• SELECTED PASSAGE:

****************

Critic: Our critic uses the same encoder as our actor. It uses once the pointing mechanism with \(q=0_{d'}\). The critic’s pointing distribution over cities \(p_{\phi }(s)\) defines a glimpse vector \(gl_{s}\) computed as a weighted sum of the action vectors \(A = (a_{1},...,a_{n})\)
The glimpse vector \(gl_{s}\) is fed to a 2 fully connected layers with ReLu activations. The critic is trained by minimizing the Mean Square Error between its predictions and the actor’s rewards.
5 Experiments and Results
We conduct experiments to investigate the behavior of the proposed method. We consider a benchmarked test set of 1,000 Euclidean TSP20, TSP50 and TSP100 graphs. Points are drawn uniformly at random in the 2D unit square. Experiments are conducted using Tensorflow 1.3.0. We use mini-batches of 256 sequences of length \(n=20\), \(n=50\) and \(n=100\). The actor and critic embed each city in a 128-dimensional space. Our self attentive encoder consists of 3 stacks with \(h=16\) parallel heads and \(d=128\) hidden dimensions. For each head we use \(d_{h} = d/h = 8\). Our FFN sublayer has input and output dimension d and its inner-layer has dimension \(4d=512\). Queries for the pointing mechanisms are 360-dimensional vectors (\(d'=360\)). The pointing mechanism is computed in a 256-dimensional space (\(d"=256\)). The critic’s feed forward layers consist in 256 and 1 hidden units. Parameters \(\theta \) are initialized with xavier_initializer [22] to avoid saturating the non-linear activation functions and to keep the scale of the gradients roughly the same in all layers. We clip our tanh logits to [−10,10] for the pointing mechanism. Temperature is set to 2.4 for TSP20 and 1.2 for TSP50 and TSP100 during inference. We use Adam [23] optimizer for SGD with \(\beta _{1} = 0.9\), \(\beta _{2} = 0.99\) and \(\epsilon = 10^{-9}\). Our initial learning rate of \(10^{-3}\) is decayed every 5000 steps by 0.96. Our model was trained for 20000 steps on two Tesla K80 (approximately 2h).

****************

• AVAILABLE DATA:
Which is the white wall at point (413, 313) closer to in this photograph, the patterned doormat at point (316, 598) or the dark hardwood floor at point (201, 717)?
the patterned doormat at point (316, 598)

****************

• YOUR OBJECTIVE:
Restate the critic passage between "The glimpse vector" and "the actor’s rewards.", inclusive, swapping "Mean Square Error" for "Mean Absolute Error".

• PROBLEM SOLUTION:
The glimpse vector \(gl_{s}\) is fed to a 2 fully connected layers with ReLu activations. The critic is trained by minimizing the Mean Absolute Error between its predictions and the actor’s rewards.